2. Try using aromatherapy to calm your senses.
Lavender is great for relaxation. We all have scents that we associate with past experiences. The smell of dove brings me back to my grandmother’s bathroom as a little girl. Find the scents that you associate with relaxing, and one sniff can change your state.
3. Read an inspirational story or poetry.
I have a book of poetry by Hafiz that my yoga instructor would read from before each class. Now, when I read those poems, I can get right to my most relaxed state.
4. Listen to quiet music or soothing nature sounds and dim lighting.
A few summers ago I helped my sister out by working as a receptionist in her spa. I loved the calming music that swept through the reception area and relished the contrast to my own job as a high school guidance counselor. In my office things are often hectic with people always popping in with problems that need assistance. I decided to adopt some of the same atmosphere techniques for my office. I’ve turned off the overhead lights and brought in lights from home, but what students appreciate the most is the music. I have collected CD’s, but often log into internet radio on the computer. There are some great ambiance stations that bring me right back to the spa.

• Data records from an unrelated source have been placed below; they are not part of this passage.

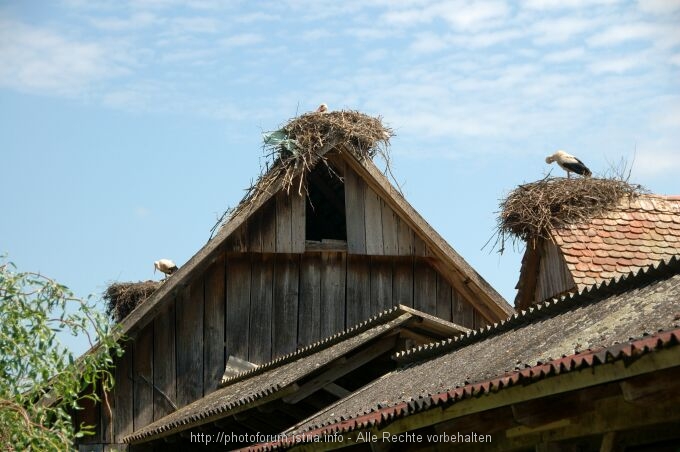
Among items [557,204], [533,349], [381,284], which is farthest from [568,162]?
[533,349]

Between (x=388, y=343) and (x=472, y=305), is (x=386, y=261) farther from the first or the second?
(x=388, y=343)

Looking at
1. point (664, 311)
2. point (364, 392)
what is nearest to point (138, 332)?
point (364, 392)

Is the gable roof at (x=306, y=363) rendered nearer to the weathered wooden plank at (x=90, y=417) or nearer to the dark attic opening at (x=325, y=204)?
the weathered wooden plank at (x=90, y=417)

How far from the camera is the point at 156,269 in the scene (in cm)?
2423

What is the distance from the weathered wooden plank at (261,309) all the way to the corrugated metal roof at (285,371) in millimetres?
1914

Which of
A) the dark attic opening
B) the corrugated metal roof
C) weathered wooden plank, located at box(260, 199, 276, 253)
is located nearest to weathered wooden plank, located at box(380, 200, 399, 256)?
the dark attic opening

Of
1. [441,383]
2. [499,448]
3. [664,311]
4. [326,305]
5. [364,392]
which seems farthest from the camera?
[326,305]

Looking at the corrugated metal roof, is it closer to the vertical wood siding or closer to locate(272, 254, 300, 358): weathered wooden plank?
the vertical wood siding

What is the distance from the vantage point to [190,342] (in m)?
15.7

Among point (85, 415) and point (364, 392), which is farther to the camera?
point (85, 415)

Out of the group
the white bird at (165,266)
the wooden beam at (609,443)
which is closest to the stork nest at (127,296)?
the white bird at (165,266)

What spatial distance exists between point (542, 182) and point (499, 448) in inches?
419

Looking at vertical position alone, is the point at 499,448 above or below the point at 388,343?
below

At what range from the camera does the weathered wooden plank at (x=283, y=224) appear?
16031mm
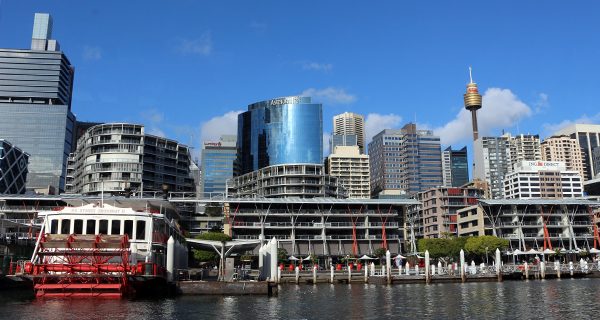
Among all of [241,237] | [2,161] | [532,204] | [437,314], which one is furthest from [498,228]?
[2,161]

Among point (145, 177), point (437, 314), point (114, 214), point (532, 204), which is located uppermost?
point (145, 177)

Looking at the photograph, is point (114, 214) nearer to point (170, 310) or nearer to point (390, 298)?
point (170, 310)

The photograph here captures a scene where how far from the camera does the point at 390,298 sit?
47.9m

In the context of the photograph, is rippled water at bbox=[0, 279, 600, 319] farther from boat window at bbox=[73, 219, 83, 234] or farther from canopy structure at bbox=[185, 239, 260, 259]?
boat window at bbox=[73, 219, 83, 234]

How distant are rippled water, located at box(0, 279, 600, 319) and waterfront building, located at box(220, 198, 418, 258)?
6232 centimetres

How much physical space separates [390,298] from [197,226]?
120m

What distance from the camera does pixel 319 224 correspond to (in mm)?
116000

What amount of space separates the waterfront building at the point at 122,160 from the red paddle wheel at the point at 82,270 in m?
100

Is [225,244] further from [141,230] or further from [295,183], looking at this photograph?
[295,183]

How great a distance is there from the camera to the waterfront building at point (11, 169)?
577 feet

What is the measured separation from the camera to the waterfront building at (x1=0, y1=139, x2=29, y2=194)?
17575 centimetres

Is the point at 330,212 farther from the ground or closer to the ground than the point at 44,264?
farther from the ground

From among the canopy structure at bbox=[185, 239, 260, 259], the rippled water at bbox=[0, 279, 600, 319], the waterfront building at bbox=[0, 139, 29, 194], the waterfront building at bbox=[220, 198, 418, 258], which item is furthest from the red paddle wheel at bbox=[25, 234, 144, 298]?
the waterfront building at bbox=[0, 139, 29, 194]

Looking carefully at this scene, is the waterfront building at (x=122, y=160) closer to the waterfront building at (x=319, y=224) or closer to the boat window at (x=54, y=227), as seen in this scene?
the waterfront building at (x=319, y=224)
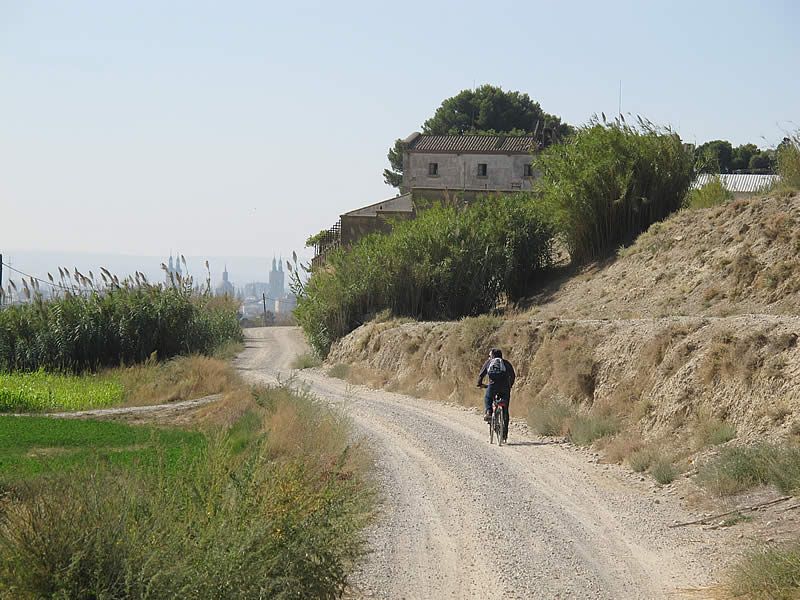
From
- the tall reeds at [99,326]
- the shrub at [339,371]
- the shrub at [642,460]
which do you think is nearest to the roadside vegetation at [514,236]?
the shrub at [339,371]

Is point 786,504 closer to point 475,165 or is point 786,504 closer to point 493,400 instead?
point 493,400

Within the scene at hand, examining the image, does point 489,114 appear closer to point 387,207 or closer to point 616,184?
point 387,207

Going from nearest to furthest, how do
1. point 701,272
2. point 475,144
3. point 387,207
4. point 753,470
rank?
point 753,470 < point 701,272 < point 387,207 < point 475,144

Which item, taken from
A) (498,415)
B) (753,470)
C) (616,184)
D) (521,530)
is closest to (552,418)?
(498,415)

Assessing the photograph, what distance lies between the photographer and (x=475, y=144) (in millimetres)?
78250

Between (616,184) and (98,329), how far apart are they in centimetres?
2280

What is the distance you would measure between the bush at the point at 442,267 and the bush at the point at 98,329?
22.7 feet

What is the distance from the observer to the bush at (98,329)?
4147 cm

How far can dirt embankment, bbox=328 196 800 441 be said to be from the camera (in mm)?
18656

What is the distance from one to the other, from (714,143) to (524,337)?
74835 mm

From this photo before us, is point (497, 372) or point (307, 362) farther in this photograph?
point (307, 362)

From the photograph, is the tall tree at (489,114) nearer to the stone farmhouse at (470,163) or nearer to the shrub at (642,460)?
the stone farmhouse at (470,163)

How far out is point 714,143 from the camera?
9900cm

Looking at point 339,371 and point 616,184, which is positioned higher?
point 616,184
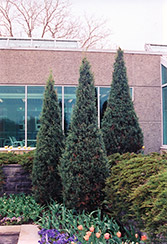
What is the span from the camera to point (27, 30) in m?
20.2

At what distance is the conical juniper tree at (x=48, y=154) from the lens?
5012mm

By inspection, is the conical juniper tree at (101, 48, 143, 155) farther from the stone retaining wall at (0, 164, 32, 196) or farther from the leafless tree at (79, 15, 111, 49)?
the leafless tree at (79, 15, 111, 49)

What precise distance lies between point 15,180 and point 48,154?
1324 millimetres

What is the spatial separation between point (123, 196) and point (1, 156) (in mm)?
3663

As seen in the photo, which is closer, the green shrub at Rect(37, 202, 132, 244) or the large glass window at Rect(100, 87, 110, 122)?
the green shrub at Rect(37, 202, 132, 244)

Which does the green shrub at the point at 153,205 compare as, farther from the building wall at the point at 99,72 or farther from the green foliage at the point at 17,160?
the building wall at the point at 99,72

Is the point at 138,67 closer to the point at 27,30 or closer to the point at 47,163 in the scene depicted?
the point at 47,163

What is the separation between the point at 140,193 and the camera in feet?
10.3

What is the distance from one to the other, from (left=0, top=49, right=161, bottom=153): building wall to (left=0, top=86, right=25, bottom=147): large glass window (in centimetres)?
54

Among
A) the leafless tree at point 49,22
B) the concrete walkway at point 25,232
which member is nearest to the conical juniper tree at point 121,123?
the concrete walkway at point 25,232

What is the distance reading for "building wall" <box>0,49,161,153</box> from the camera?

5. Finally, if you can’t escape the noise, consider ear plugs.
Look for the white squishy ones used for sound (not swimming). They come in handy for loud concerts or snoring family members.
Tonight I have been working on the December issue of The Whole Teacher e-newsletter and writing about the Balance Before Burnout Reserve for this month – Silence. The articles are written but there is editing and loose ends that must be completed before the Tuesday publish date. My husband is gone for the night and I set aside some time to spend the quiet evening on my writing.
The irony is that at this moment my reality is anything but silent. The fan on the stove is now set to hyper boost as I bake cupcakes for my youngest who turned 9 today to bring to school tomorrow. I am trying to clear out a house full of smoke from the fire caused from drippings of the flan I baked earlier with my older son for his Spanish class . "La comida esta en fuego!"
The dishwasher is humming with it’s second load of dishes from the family party we had last night. And in the midst of this, I am attempting to write about the importance of finding a "piece of quiet" when the post I am working on disappears into thin air. It is at this point when the little voice of my inner critic begins asking me "Who do you think you are?" as I attempt to finish the work I had planned for my own business this"quiet" evening (and check the oven once more for flames). It’s funny how I have no problem hearing him over the roar of kitchen appliances.
I could listen to this voice. I am tired and beat from a weekend of "busyness", but I know exactly why I am the person to do this job. I know why I have worked so hard to make The Whole Teacher a reality. I know how much time teachers put into their work. I know how hard it is to do it all. I know first hand how our best laid plans often fall to the wayside (or up in flames). I know how we often put ourselves last on our list, and I know how much we crave a group of like-minded people to support us as we try to be the best for our students.
Therefore I choose to look at the lesson and try to find the humor in the situation. There are many parts of life we can’t control, but it’s only what we make of it. We all have this inner critic’s voice inside of us. The stressors are inevitable, but we must build our resilience by taking care of ourselves and building reserves of what we need most. Right now I need to finish my baking, close up the windows, and head upstairs to a quiet candle-lit bedroom (better yet let’s forget the candle) and follow my own advice for silence. Who knows what inspiration will come when I take the time to listen?